Ruth Becker, the secretary, ostentatiously refused to meet his eyes, shuffling papers noisily in case he missed the point. Thirty pounds overweight, with bouffant hair dyed a shimmering gold, she was not a woman given to understatement. When he had first left Ann, Ruth would cut out newspaper articles with headlines like “Divorced Men Suffer Greater Risk of Heart Attack” and “Why Divorced Men Have a Higher Rate of Suicide,” and leave them on his desk in the morning, the key points highlighted in yellow. “How come people who've never been married always know so much more about marriage than people who have?” he teased her. Still, he had himself lost the scent of marriage, lost a feel for its boundaries and its attributes, and though he pretended to throw them away, he took the articles home and read them during the endless nights alone in the gray Royalton Oaks apartment. He shifted his feet and smiled; she could usually be teased out of her pouts. But she didn't budge, kept moving papers, paper clips. “Suit yourself,” Ted muttered, and headed back to Carl's office.
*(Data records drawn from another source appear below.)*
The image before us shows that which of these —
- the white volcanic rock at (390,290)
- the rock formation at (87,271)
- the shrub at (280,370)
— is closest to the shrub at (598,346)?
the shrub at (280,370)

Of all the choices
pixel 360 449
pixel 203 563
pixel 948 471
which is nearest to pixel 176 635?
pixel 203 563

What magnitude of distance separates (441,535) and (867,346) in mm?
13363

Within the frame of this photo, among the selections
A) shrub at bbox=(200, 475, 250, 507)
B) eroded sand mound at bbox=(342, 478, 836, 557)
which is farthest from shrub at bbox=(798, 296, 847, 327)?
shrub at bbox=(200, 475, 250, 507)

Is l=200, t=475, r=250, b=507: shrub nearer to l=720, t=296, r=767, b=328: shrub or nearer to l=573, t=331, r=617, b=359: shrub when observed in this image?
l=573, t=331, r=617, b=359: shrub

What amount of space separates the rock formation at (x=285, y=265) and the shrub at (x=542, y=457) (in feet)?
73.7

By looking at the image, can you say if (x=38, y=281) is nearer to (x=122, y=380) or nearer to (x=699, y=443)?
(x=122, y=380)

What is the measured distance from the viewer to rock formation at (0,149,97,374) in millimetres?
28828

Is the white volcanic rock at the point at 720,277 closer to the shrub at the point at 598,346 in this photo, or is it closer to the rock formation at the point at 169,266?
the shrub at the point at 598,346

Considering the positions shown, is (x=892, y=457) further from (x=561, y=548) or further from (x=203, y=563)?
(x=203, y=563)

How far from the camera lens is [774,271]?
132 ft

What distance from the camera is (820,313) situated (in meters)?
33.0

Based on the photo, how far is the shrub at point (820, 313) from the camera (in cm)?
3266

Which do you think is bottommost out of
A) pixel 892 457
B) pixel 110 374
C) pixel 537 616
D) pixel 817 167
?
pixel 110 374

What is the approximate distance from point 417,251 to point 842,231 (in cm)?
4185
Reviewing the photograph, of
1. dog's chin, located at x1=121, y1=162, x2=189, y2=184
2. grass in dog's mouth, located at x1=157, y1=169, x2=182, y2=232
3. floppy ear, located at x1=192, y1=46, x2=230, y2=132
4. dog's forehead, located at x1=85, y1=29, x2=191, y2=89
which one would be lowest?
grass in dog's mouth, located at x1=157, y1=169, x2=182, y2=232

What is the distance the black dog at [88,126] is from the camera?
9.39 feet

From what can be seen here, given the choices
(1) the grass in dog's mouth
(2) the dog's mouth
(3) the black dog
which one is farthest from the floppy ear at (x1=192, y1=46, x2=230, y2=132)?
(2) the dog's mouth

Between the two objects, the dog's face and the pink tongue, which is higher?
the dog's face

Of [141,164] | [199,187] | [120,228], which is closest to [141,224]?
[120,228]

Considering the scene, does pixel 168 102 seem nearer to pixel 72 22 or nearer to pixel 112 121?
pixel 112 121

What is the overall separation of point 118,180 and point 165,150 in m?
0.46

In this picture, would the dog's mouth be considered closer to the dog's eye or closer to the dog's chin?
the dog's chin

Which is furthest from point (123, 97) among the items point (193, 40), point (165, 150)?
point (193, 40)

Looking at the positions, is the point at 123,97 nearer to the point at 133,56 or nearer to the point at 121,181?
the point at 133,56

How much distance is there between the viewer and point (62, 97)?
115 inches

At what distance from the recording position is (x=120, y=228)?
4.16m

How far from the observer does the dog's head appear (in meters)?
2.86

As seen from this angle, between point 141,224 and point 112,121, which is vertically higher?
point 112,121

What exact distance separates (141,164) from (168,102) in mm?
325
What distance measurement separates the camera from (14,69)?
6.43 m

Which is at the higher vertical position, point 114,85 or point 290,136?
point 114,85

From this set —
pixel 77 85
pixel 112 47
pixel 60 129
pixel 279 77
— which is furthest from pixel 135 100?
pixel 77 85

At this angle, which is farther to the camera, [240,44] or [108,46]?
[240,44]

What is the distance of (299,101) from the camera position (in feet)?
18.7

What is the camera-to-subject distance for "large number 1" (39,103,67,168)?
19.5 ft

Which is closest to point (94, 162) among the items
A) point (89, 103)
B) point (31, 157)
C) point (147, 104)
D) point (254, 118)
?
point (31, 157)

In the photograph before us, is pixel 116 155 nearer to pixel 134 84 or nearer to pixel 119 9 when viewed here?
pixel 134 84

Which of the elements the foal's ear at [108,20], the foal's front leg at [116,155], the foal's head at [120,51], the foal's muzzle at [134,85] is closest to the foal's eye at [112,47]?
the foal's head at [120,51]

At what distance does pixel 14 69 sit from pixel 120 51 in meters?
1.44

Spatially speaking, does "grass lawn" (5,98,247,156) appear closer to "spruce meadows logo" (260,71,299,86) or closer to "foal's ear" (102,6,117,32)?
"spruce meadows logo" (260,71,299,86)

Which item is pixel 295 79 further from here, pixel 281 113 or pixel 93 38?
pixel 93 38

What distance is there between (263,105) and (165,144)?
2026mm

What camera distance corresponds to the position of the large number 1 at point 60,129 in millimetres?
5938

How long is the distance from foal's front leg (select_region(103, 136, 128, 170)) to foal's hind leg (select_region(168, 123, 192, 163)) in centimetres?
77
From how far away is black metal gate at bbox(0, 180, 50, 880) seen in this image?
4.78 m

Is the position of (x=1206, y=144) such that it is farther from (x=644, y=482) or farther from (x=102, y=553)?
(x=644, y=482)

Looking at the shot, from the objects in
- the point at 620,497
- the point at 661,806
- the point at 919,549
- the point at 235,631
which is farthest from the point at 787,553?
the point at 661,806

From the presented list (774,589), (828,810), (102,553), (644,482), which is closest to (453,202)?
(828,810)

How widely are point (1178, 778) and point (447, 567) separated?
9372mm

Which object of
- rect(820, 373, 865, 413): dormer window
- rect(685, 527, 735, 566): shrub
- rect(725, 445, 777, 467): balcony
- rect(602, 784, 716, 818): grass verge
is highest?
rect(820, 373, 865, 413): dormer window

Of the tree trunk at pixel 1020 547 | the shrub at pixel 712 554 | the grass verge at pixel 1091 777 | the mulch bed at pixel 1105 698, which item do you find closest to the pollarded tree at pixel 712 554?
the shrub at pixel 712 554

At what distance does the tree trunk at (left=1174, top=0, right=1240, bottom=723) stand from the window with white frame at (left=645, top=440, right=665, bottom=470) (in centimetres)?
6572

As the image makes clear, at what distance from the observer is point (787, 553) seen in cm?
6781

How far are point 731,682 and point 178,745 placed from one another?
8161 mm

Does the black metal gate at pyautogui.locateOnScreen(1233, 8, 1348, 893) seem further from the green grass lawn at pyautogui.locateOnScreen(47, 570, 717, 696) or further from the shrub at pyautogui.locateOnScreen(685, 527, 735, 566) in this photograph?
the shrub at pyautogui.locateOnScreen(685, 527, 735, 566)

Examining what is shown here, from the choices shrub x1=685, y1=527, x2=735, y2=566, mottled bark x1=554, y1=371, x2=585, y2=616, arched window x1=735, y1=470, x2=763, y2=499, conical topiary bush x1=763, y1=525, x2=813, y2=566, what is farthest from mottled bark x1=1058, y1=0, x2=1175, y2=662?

Ted pushed aside a stack of computerized building plans, the dimensions of walls and windows mapped out in pallid dots, and sat down across from his partner. “So, how bad is it?”

Carl Freeman leaned back. Wider, more florid than Ted, given to ornate silver belt buckles and expensive cowboy boots, he was nevertheless a far calmer man and had long ago devised a strategy for circumventing Ted's pointier edges by simply ignoring them. “Bad.”

“I know it's bad. Even old Ruth out there won't look me in the fucking eye. What I want to know is how bad.”

“We've lost four accounts. No one will touch you, Ted.”

“I'm not asking them to go to bed with me, I'm just asking them to let us build their goddamned houses. It's hard enough these days.” In fact, they had lately been clutching tenaciously at the tail of solvency, which just a few years ago had seemed assured—firing employees, taking on more renovations, which they earlier would have refused in favor of larger projects. “What about the Briars? Everything on schedule?”

“They're one of the four.”

“They can't just change builders two weeks before we're scheduled to break ground.”

“You shot your wife. Just what did you think was going to happen?” The exasperation, the weary anger in Carl's voice was rare, evidence of the strenuous efforts at damage control that had been eating through his days. He had not meant for it to show. He had decided early on that he believed Ted, would have to believe him, despite his wife, Alice, who, as she put it, “most certainly did not.” It had caused some tension in their kitchen, in their bedroom, this divide, and when he looked at Ted now, it was part of what he saw.